We are pleased to report that since the project commenced, only one patient has expressed reservations at this decision. They were offered an appointment for review at which time an explanation was provided regarding appropriate management in primary care. Following the success of the referral prioritisation on our new patient waiting times, we looked to convert new patient clinics to follow up activity in order to reduce the follow-up not booked (FUNB) caseload. This has resulted in the reduction of the number of patients waiting longer than their target date from 1624 in March 2014 to 253 in Jan 2016 (see graph in the supporting material).
Key learning points
- While the involvement of a single clinician in this work has resulted in a consistent approach to the prioritisation principles adopted there are issues when this clinician is away. Thought needs to be given to cross cover in support of the validation process and encouraging team working.

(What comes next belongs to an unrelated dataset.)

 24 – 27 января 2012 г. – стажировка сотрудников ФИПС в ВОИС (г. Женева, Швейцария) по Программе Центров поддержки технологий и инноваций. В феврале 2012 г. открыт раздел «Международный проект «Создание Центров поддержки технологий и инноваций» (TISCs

- We have recently begun electronic referral prioritisation which supports rapid referral assessment and direct electronic communication with the referrer. This process is being gradually rolled out across specialties within ABMU and across Wales. This process should be integrated at the outset into any prioritisation projects to facilitate effective and timely communication with primary care referrers.
- This project relied on the close collaboration and partnership between our service manager and senior clinicians, with regular updates on outcomes and feedback to the wider team on progress. This is integral to the success of our service change and has resulted in the work involved being shared with both managerial and clinical staff, and subsequent interest by a number of clinical teams looking to adopt this strategy to address their outpatient capacity challenges.